Friday, November 18, 2011

The Apple of Anxiety Doesn't Fall Far from the Tree of Temperament

Before my daughter was born, one of my most fervent wishes for her was that her life would be easier than mine. Not because my life is particularly hard - in fact, I think my life is quite good by any measure - but because I manage to make my life so very hard on myself.

I was an anxious kid and that anxiety has trailed me all the way to adulthood. I worry - a lot. I replay conversations in my head, wondering if I sounded like an idiot. I read and re-read emails before (and often after) sending them to make sure that there is no possible way that what I've written could be misinterpreted. I also have a strong tendency toward perfectionism and a need for control that led me into an eating disorder - as well as a strong will and sense of determination that helped get me out of it.

My highs are high and my lows are low - and always have been. Even as a kid I remember being crushed by small disappointments and thrilled about equally small excitements. Over time, as I have come to terms with the person that I am, some of the edges of my personality have been ground down a bit, but I am still frequently restless, angry, and ecstatic - all in turns, and sometimes all in the same five minutes.

Some people report that parenthood helped them to mellow out by allowing them to let go of a whole host of worries and doubts and focus on the big picture. For me, having a kid just expanded the kind and number of things I can worry and wonder about.

Living life this way is both exhilarating and exhausting. And yet I am still surprised nearly every day by the ways that my daughter is similarly exhilarated - and exhausted. It is as if I thought somehow my skepticism about biological determinism could overcome the basic truth that whether you blame nature or nurture, the apple of anxiety (or intensity, or stubbornness, or indecision) frequently doesn't fall far from the temperamental trees that create and spend multiple hours each day interacting with it.

I watch my daughter throw herself into new challenges and then freak out when things don't go as planned. I see how her own restlessness and craving for new kinds of stimulation continually conflict with the fact that she finds change difficult. My little extrovert craves the company of other people, but eventually hits the wall of over-stimulation and needs to be alone - just like her mama.

My parents like to say I burn the candle at both ends, but really it feels more like being a tennis ball caught in an endless volley between mutually exclusive and interesting things and emotions. Apparently now it's my daughter's turn to do the bouncing.

I have mixed feelings about this since it's a key component of everything I was hoping she might be able to avoid. For months I searched for any sign of me in her: when she was born she looked so much like her father! But now that I do see myself in her, our similarities are almost more challenging to deal with than our differences. I find it hard to discipline her in certain situations, because I can so clearly remember what it felt like to be a kid trapped in a crisis that no one else understood. I cringe while telling her to "cool it" and "chill out," knowing how much I have always hated hearing those words myself.

I tell her that she is "fine" and "okay" even when I don't feel that way myself.
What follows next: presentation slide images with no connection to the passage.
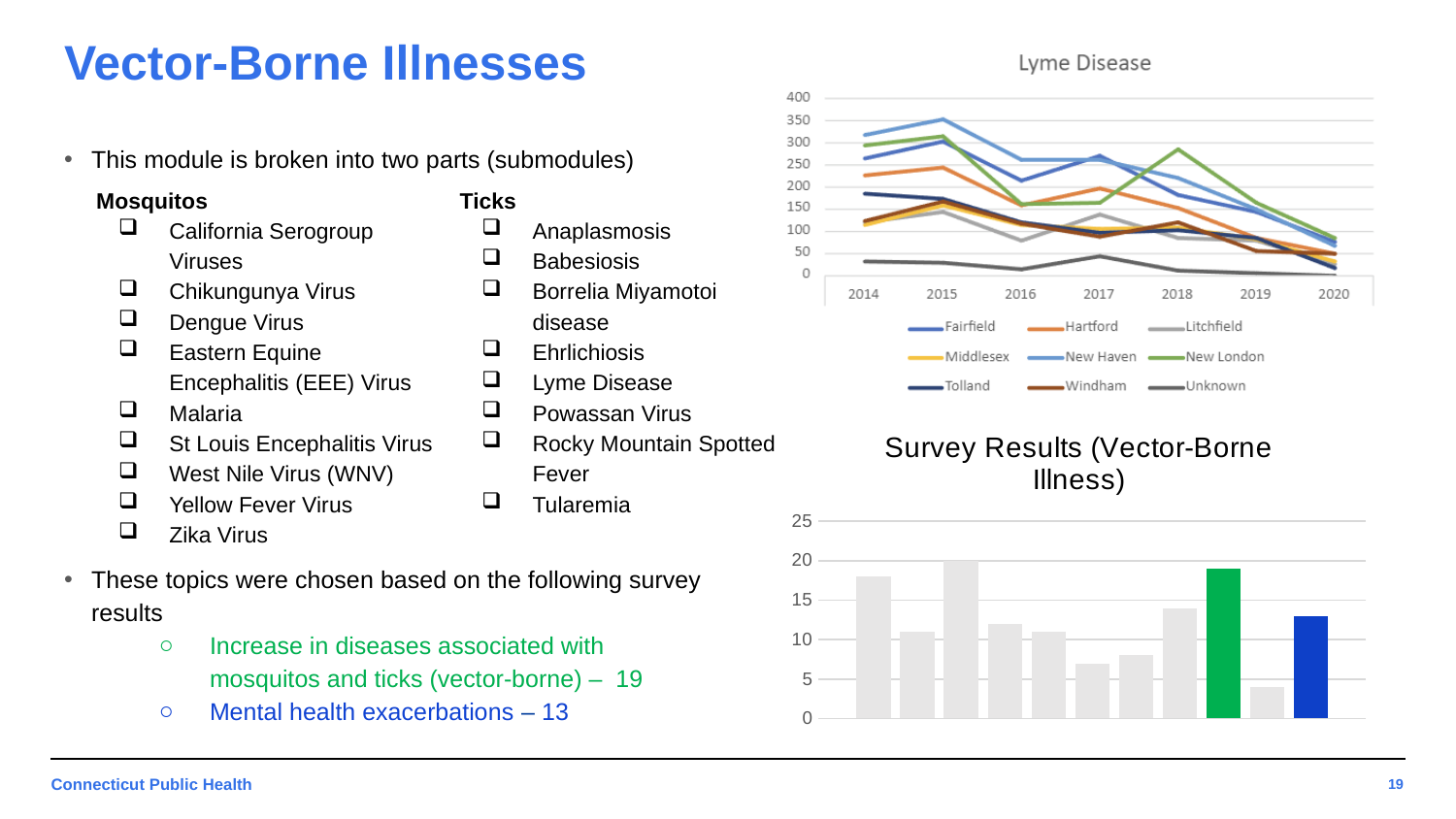
How many series does the legend of the Lyme Disease chart list? 9 In the Lyme Disease chart, is the value for Unknown in 2014 greater or less than 50? less In the Lyme Disease chart, which is larger in 2014: Fairfield or Unknown? Fairfield In the Lyme Disease chart, does the New Haven series rise or fall overall from 2014 to 2020? fall What type of chart is the Lyme Disease chart? line chart What type of chart is the Survey Results (Vector-Borne Illness) chart? bar chart In the Lyme Disease chart, which series has the highest value in 2015? New Haven How many years are shown on the x axis of the Lyme Disease chart? 7 How many bars are in the Survey Results (Vector-Borne Illness) chart? 11 In the Lyme Disease chart, is the value for New Haven in 2015 greater or less than 300? greater In the Survey Results (Vector-Borne Illness) chart, is the value of the green bar greater or less than 15? greater In the Lyme Disease chart, which series has the lowest value in 2014? Unknown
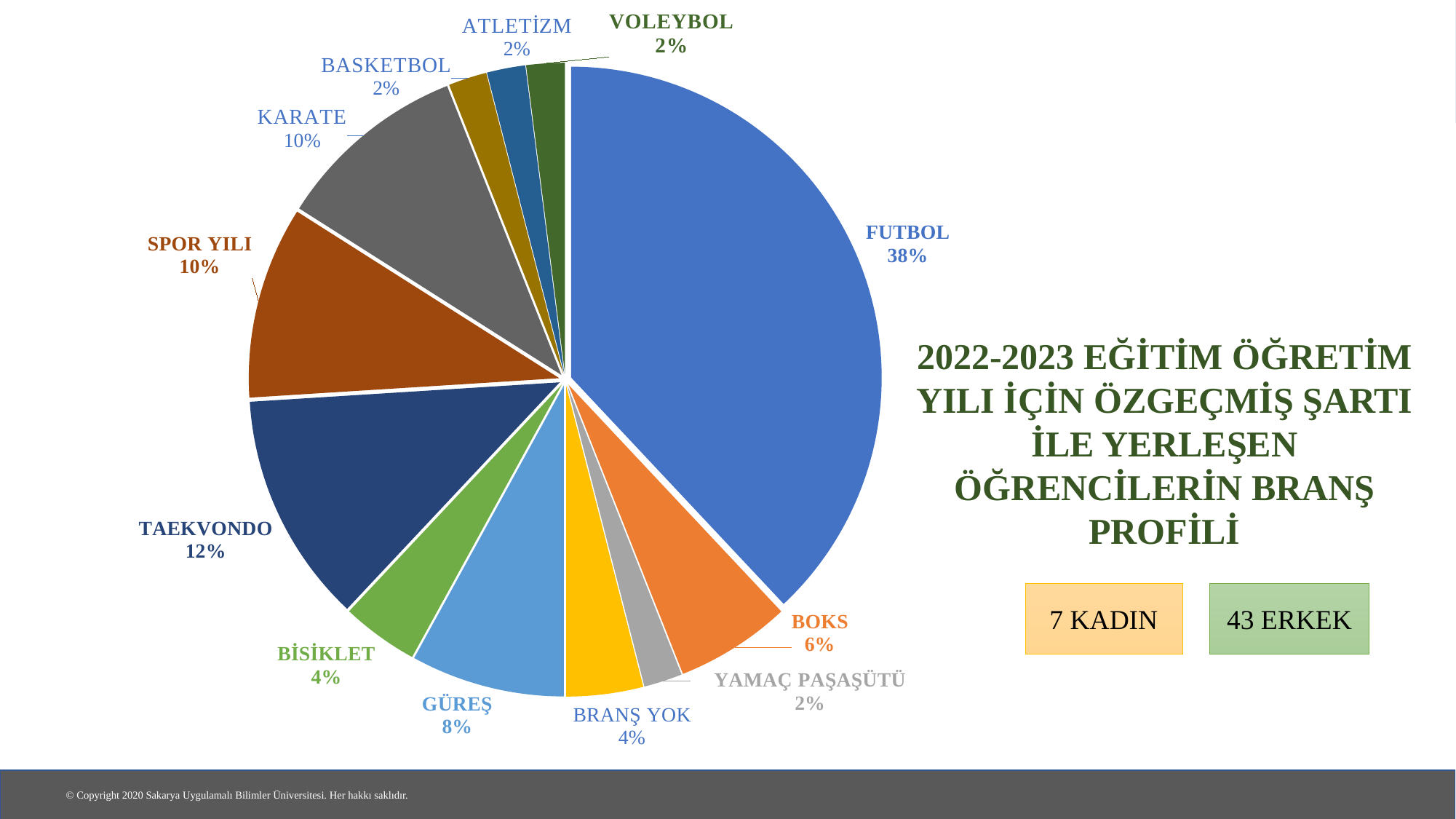
What type of chart is shown on the slide? pie chart Which is larger, the share for KARATE or the share for GÜREŞ? KARATE What percentage is shown for BİSİKLET? 4% What is the difference in percentage points between FUTBOL and TAEKVONDO? 26 What percentage is shown for GÜREŞ? 8% What is the combined share of SPOR YILI and KARATE? 20% How many categories are shown in the pie chart? 12 What share of the pie does FUTBOL have? 38% What percentage is shown for TAEKVONDO? 12% What percentage is shown for BOKS? 6% What is the title of the chart on the slide? 2022-2023 EĞİTİM ÖĞRETİM YILI İÇİN ÖZGEÇMİŞ ŞARTI İLE YERLEŞEN ÖĞRENCİLERİN BRANŞ PROFİLİ Which category has the largest slice of the pie? FUTBOL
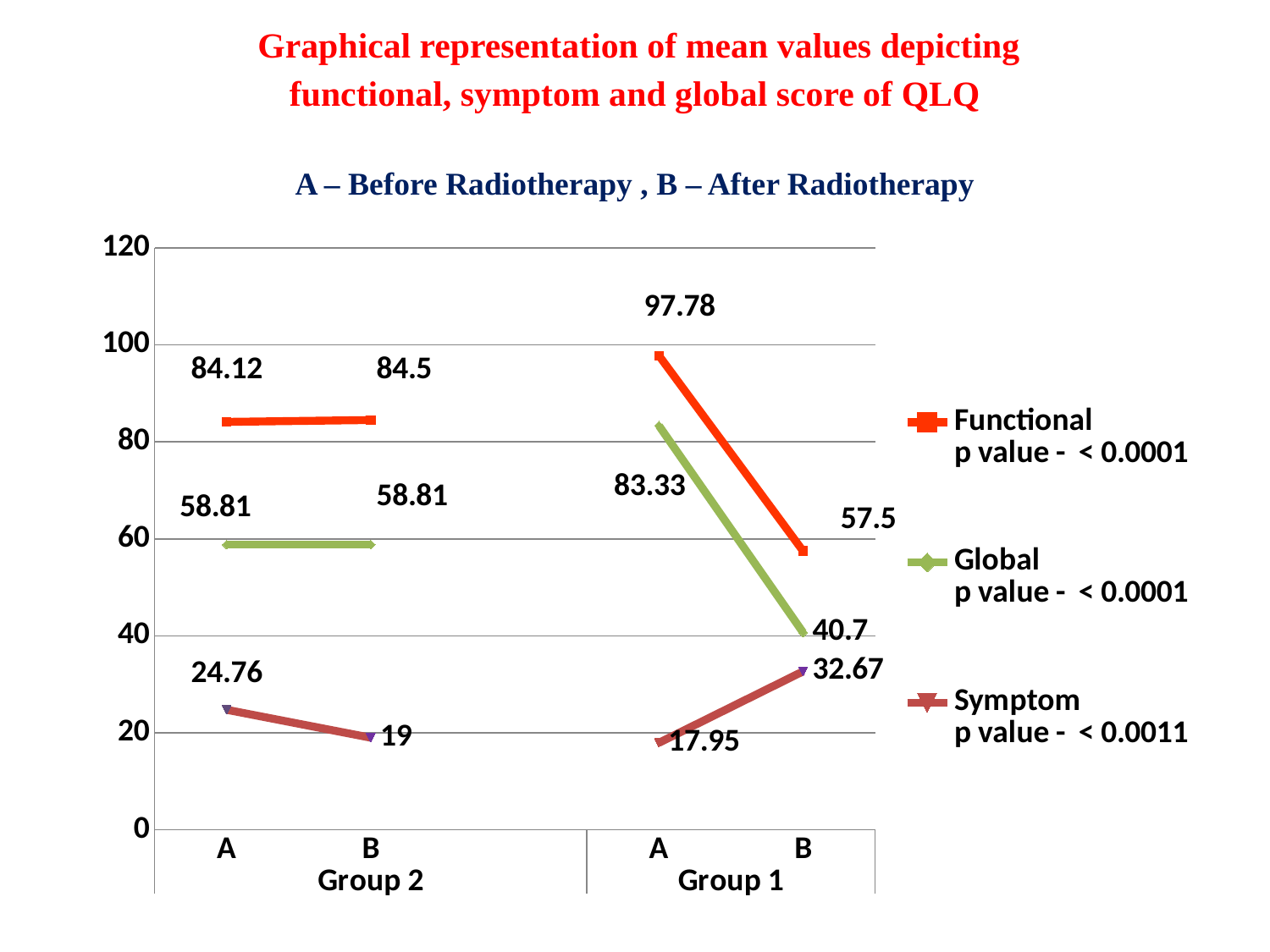
What is the Global value for Group 1 at B (after radiotherapy)? 40.7 What is the Functional value for Group 1 at A (before radiotherapy)? 97.78 Which is larger for Group 2 at B: the Global value or the Symptom value? Global What kind of chart is shown on the slide? line chart What is the Functional value for Group 2 at B (after radiotherapy)? 84.5 How many series does the legend list? 3 Does the Symptom series rise or fall from A to B in Group 1? rise What p value is shown in the legend for the Symptom series? < 0.0011 Which point has the highest Functional value? Group 1 A Which point has the lowest Symptom value? Group 1 A What is the difference between the Functional values for Group 1 at A and at B? 40.28 What is the Symptom value for Group 2 at A (before radiotherapy)? 24.76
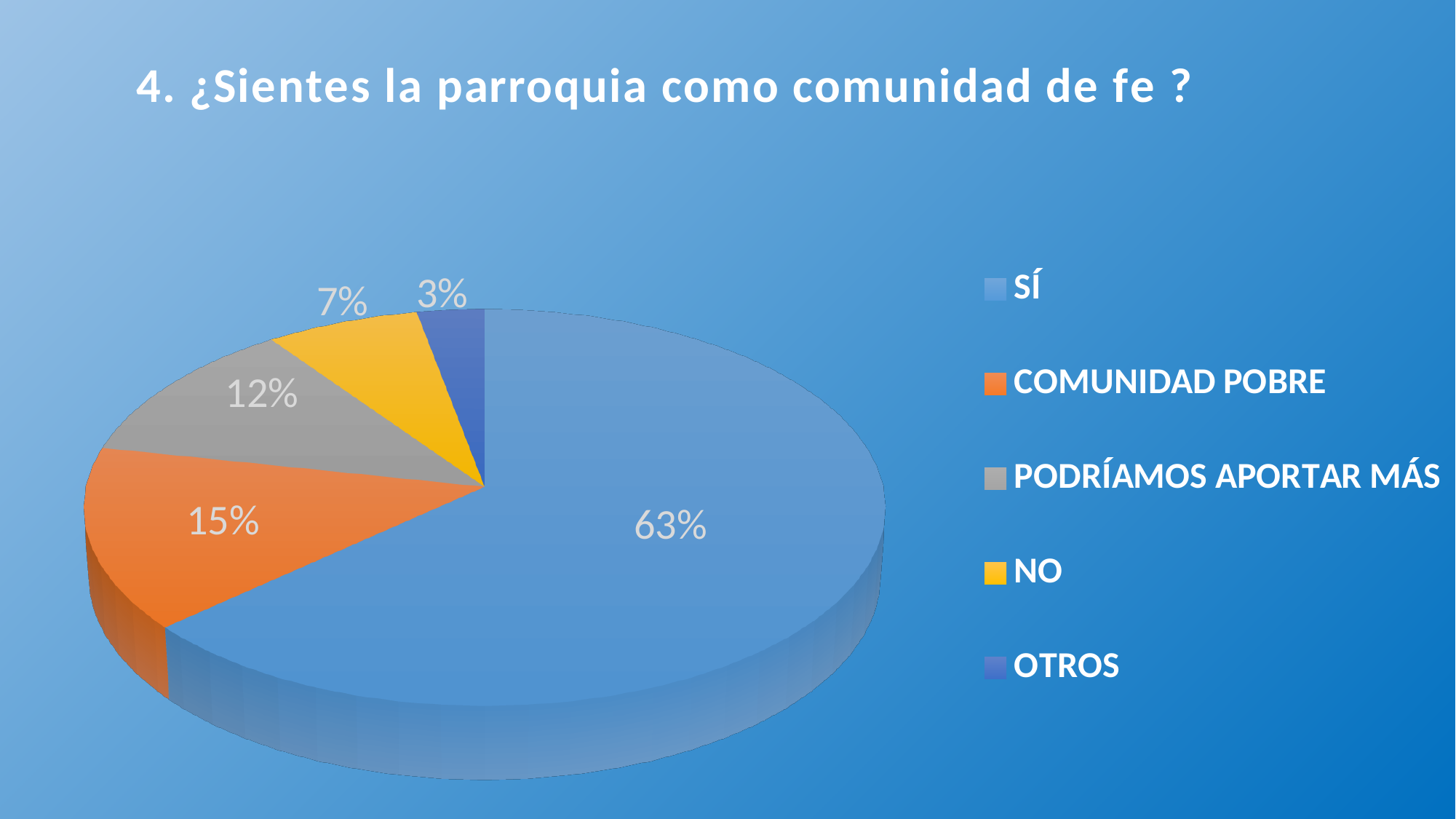
Which category has the largest share of the pie chart? SÍ What kind of chart is shown on the slide? Pie chart How many categories are shown in the pie chart? 5 Which category has the smallest share of the pie chart? OTROS What percentage of the pie chart corresponds to COMUNIDAD POBRE? 15% What is the title of the chart? 4. ¿Sientes la parroquia como comunidad de fe ? What percentage of the pie chart corresponds to PODRÍAMOS APORTAR MÁS? 12% What percentage of the pie chart corresponds to OTROS? 3% What percentage of the pie chart corresponds to SÍ? 63% What percentage of the pie chart corresponds to NO? 7% What is the difference in percentage points between SÍ and COMUNIDAD POBRE? 48 Which is larger, the share for NO or the share for PODRÍAMOS APORTAR MÁS? PODRÍAMOS APORTAR MÁS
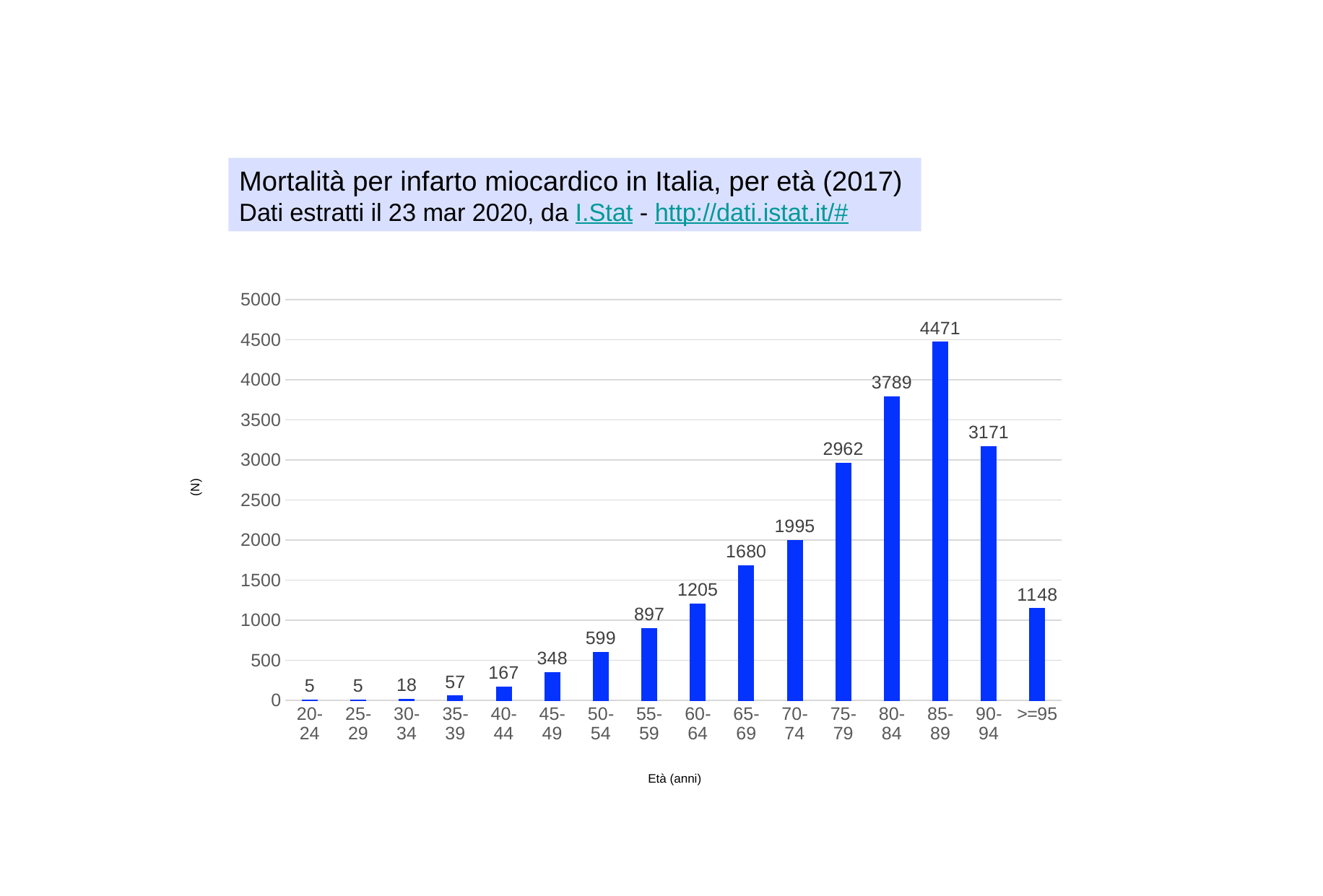
What kind of chart is shown on the slide? Bar chart Do the values rise or fall from the 20-24 group to the 85-89 group? Rise Which is larger, the value for 90-94 or the value for 75-79? 90-94 What is the label of the x axis? Età (anni) What is the difference between the values for 85-89 and 80-84? 682 What is the value for the 85-89 age group? 4471 Is the value for 70-74 greater or less than 1500? greater How many age groups are shown on the x axis? 16 What is the value for the >=95 age group? 1148 Which age group has the highest value? 85-89 What is the value for the 60-64 age group? 1205 Which age group has the lowest value? 20-24 and 25-29 (both 5)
Every day I find a new reason to question how can I help her to manage - or minimize - the very traits that I have never really sought to extinguish in myself even though they have brought me so much annoyance and torment, because they have also brought me an appreciation of the beauty and subtlety and hilarity of life.

I don't want my daughter to be a mini-me. I don't even want her to be a better version of me. I want her to be the best version of herself. (I'm pretty sure I'm stealing that from somewhere, although I'm not sure where....) But even at age two I can see how much of me she carries with her. And so maybe the most I can hope for is to help her appreciate the beauty in the bumps, the inevitability of accidents, and the thrills of the hills: intensity, anxiety and all.